DataWorks Data Integration supports Hologres as both a source and a destination. Use the Hologres data source to run offline batch sync tasks, real-time single-table sync, and full-database real-time sync into Hologres.
Supported sync task types
| Task type | Supported sources | Configuration guide |
|---|---|---|
| Single-table offline | All Data Integration sources | Codeless UI / Script Mode |
| Single-table real-time | DataHub, Hologres, Kafka, LogHub | Configure a real-time synchronization task for a single table |
| Full-database offline | AnalyticDB for MySQL 3.0, ClickHouse, Doris, Hologres, Oracle, PolarDB, SQL Server | Configure a full-database offline synchronization task |
| Full-database real-time | AnalyticDB for OceanBase, MongoDB, MySQL, Oracle, PolarDB, PolarDB-X 2.0, PostgreSQL | Configure a real-time synchronization task for an entire database |
| Serverless full-database real-time | MySQL | Configure a Serverless synchronization task |
For frequently asked questions about real-time sync, see FAQ about real-time synchronization to Hologres.
Limitations
Offline read and write
-
The Hologres writer does not support writing to Hologres foreign tables.
-
The endpoint selection logic depends on whether the Hologres instance is in the same region as the task:
-
Same region: any Tunnel > Single Tunnel > Public
-
Different region: Public > Single Tunnel
-
Single-table real-time read
-
Hologres version 2.1 or later is required.
-
Incremental synchronization is not supported for partitioned tables.
-
Data Definition Language (DDL) change messages from Hologres tables are not supported.
-
Enable Hologres Binlog on the source table before configuring a real-time sync task. See Subscribe to Hologres Binlog.
-
Supported data types for incremental sync:
INTEGER,BIGINT,TEXT,CHAR(n),VARCHAR(n),REAL,JSON,SERIAL,OID,INT4[],INT8[],FLOAT8[],BOOLEAN[],TEXT[].

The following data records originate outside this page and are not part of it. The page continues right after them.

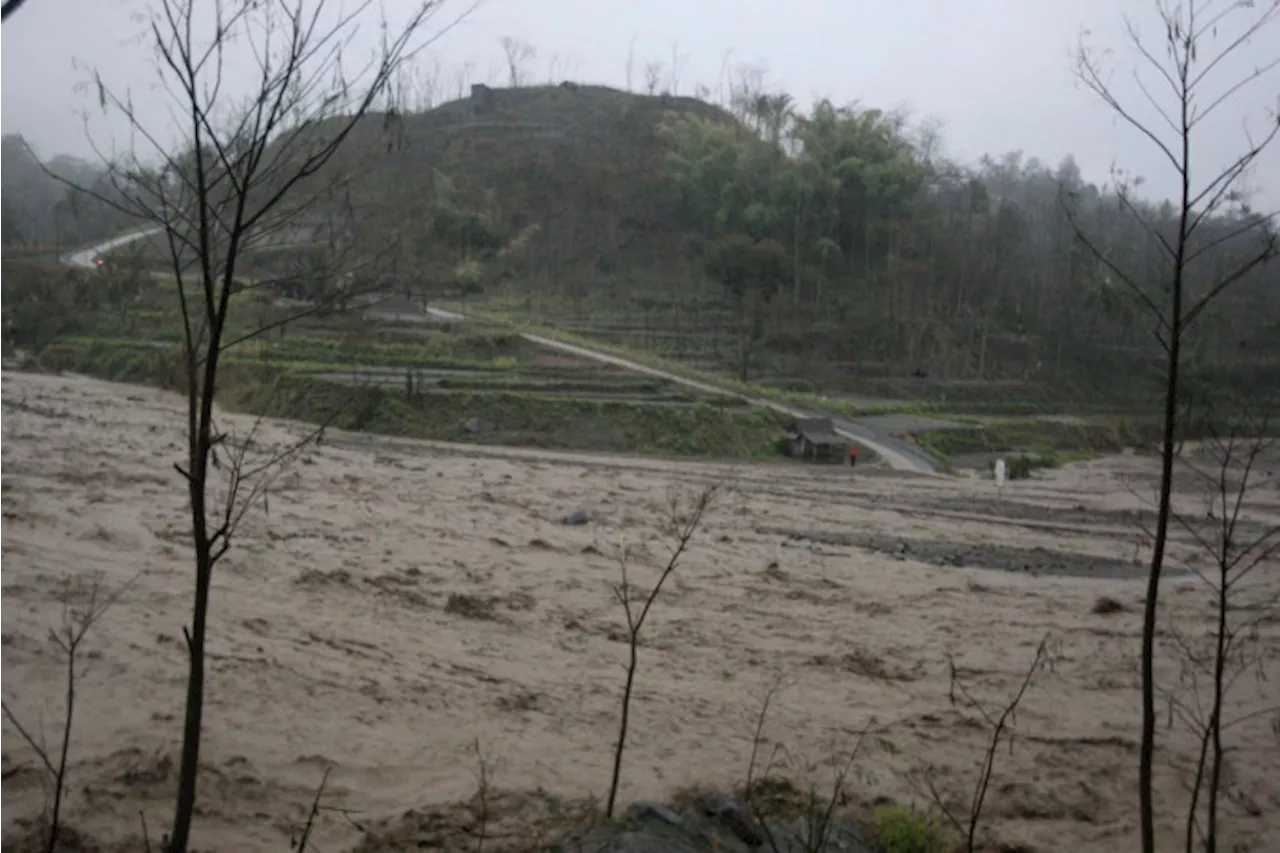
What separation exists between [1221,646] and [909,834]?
2284 mm

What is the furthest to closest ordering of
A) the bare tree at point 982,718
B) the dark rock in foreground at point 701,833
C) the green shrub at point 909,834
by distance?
the bare tree at point 982,718 → the green shrub at point 909,834 → the dark rock in foreground at point 701,833

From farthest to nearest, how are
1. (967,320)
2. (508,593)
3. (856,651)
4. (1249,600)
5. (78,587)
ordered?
(967,320)
(1249,600)
(508,593)
(856,651)
(78,587)

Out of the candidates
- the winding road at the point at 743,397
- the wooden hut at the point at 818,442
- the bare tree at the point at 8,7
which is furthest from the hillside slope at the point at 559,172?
the bare tree at the point at 8,7

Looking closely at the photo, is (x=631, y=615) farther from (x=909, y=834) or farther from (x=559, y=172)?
(x=559, y=172)

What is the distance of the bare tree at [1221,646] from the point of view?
14.5ft

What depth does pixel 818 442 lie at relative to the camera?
25594mm

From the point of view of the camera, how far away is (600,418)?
84.5 feet

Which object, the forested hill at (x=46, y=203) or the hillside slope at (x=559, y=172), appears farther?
the hillside slope at (x=559, y=172)

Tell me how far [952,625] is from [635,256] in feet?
141

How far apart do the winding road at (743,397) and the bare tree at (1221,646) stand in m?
9.70

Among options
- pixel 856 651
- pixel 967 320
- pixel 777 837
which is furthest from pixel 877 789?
pixel 967 320

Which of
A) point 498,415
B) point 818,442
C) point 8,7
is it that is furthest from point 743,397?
point 8,7

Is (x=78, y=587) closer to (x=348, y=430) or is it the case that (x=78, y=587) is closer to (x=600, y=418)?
(x=348, y=430)

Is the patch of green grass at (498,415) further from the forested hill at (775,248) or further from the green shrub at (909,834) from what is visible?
the green shrub at (909,834)
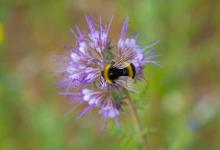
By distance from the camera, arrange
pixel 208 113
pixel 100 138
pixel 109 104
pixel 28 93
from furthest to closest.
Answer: pixel 28 93, pixel 100 138, pixel 208 113, pixel 109 104

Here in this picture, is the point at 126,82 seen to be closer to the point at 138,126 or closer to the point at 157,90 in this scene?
the point at 138,126

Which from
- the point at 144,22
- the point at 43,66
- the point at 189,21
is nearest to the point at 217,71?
the point at 189,21

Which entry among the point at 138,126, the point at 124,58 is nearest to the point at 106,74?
the point at 124,58

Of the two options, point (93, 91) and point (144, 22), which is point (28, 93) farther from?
point (93, 91)

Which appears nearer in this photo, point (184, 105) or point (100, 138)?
point (184, 105)

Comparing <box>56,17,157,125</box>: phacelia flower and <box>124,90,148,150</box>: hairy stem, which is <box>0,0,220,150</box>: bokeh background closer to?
<box>124,90,148,150</box>: hairy stem

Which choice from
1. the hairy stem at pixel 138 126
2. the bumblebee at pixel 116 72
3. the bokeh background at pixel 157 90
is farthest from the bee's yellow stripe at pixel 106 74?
the bokeh background at pixel 157 90

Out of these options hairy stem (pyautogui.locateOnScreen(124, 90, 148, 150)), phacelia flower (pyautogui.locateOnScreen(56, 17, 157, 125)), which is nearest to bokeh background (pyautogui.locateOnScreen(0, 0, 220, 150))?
hairy stem (pyautogui.locateOnScreen(124, 90, 148, 150))
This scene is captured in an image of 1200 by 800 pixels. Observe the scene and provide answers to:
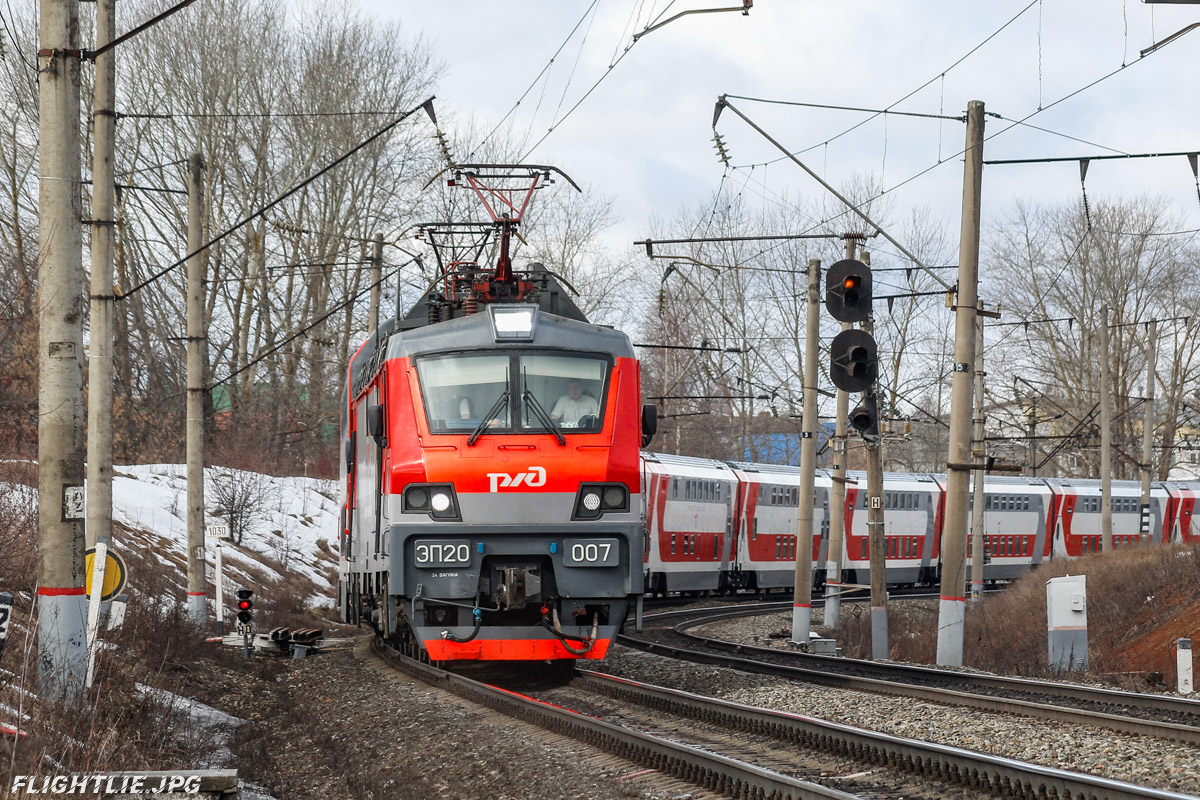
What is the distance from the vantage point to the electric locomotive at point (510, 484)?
35.9ft

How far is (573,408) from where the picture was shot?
11.4m

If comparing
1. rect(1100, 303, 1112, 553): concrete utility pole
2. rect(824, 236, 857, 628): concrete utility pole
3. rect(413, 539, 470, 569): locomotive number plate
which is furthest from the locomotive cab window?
rect(1100, 303, 1112, 553): concrete utility pole

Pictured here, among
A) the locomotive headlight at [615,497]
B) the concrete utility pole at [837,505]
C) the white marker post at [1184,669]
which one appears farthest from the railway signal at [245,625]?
the white marker post at [1184,669]

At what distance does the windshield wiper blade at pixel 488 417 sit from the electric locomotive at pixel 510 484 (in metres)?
0.02

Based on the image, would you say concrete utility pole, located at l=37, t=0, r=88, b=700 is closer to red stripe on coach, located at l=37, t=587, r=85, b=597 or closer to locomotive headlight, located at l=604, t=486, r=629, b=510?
red stripe on coach, located at l=37, t=587, r=85, b=597

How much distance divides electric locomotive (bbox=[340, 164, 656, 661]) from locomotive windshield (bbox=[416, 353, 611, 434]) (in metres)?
0.01

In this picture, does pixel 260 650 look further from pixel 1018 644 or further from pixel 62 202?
pixel 1018 644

Full-database real-time write
-
Tables without a primary key are not supported.
-
When syncing from MySQL to Hologres, write data only to child tables of a partitioned table, not the parent table.
Supported field types
UUID is not supported for offline read, offline write, or real-time write. All other types listed below are fully supported across all three operations.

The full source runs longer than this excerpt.